Gore or no Gore, it doesn't change the facts. Al Gore and Global Warming are two different topics. What Gore does or doesn't do doesn't change the facts. If you read the literature, scientists studying global warming, they don't cite Al Gore as their main source. Gore is just repeating what is found. One of my biggest annoyances with people who don't think it is happening, is that they cite the hypocrisy of Al Gore as evidence it's not happening (and I do wonder how much of that is media blowing it out of proportion). Where are you getting that humans are only contributing 2%? There was a paper that recently came out that looked at several different climate models, and came to the conclusion that what we're seeing cannot be explained by nature alone.
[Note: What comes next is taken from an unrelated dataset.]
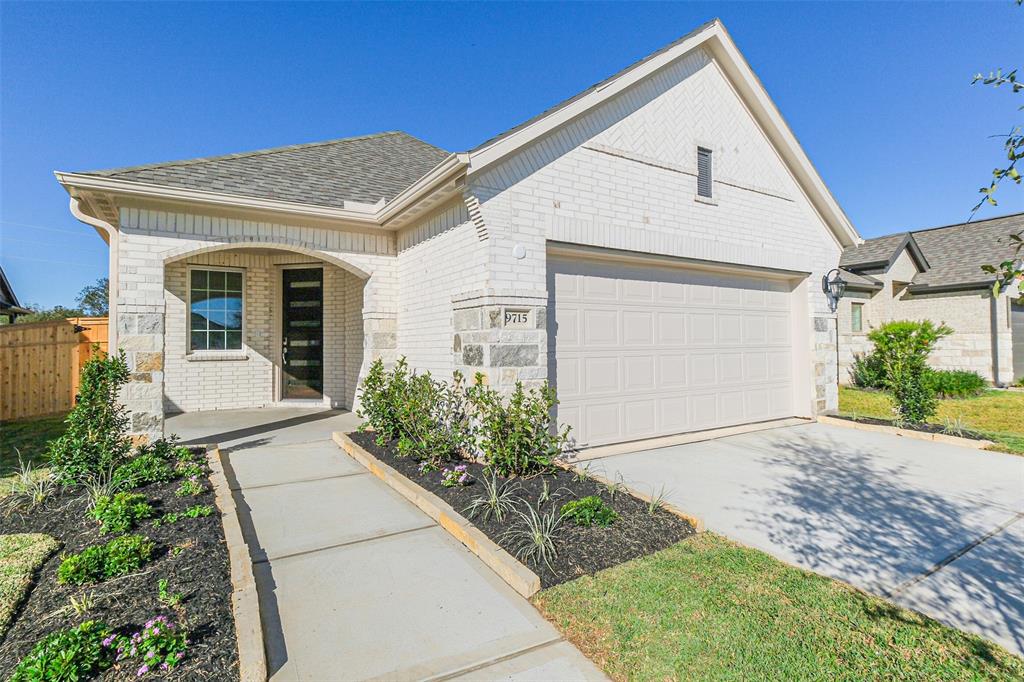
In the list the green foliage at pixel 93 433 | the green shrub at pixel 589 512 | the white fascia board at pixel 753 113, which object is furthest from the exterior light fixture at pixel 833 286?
the green foliage at pixel 93 433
Carbon credits are actually a very good, innovative idea. They provide value to something that didn't have value before. We know that trees absorb and sequester carbon. If we're putting CO2 into the air, why not counter that and set aside forest? It's quite an innovative idea.

In regards to the other planets warming, they're not warming at the rate that they're warming here. We've got a great deal more information on earth, and while climate cycles are driven by the sun (which would explain what we have gathered on other planets), it's not enough to explain what we see here.

And about the audacity of Gore telling kids that they know things that grown ups don't, that's just education for you. Adults are set in their ways. Kids are not. They're still open to new things. When I do herp educational programs with the herp club here, we aim it towards kids because their minds are still open to new things and might not shun herps like their parents may. It's just education. Kids are going to have to deal with the mistakes of the older generation, and if you can get them thinking on the right track while they're young, it will be all the better for the planet.


----------



## Marinarawr (Jan 14, 2009)

MonarchzMan said:


> And about the audacity of Gore telling kids that they know things that grown ups don't, that's just education for you. Adults are set in their ways. Kids are not. They're still open to new things. When I do herp educational programs with the herp club here, we aim it towards kids because their minds are still open to new things and might not shun herps like their parents may. It's just education. Kids are going to have to deal with the mistakes of the older generation, and if you can get them thinking on the right track while they're young, it will be all the better for the planet.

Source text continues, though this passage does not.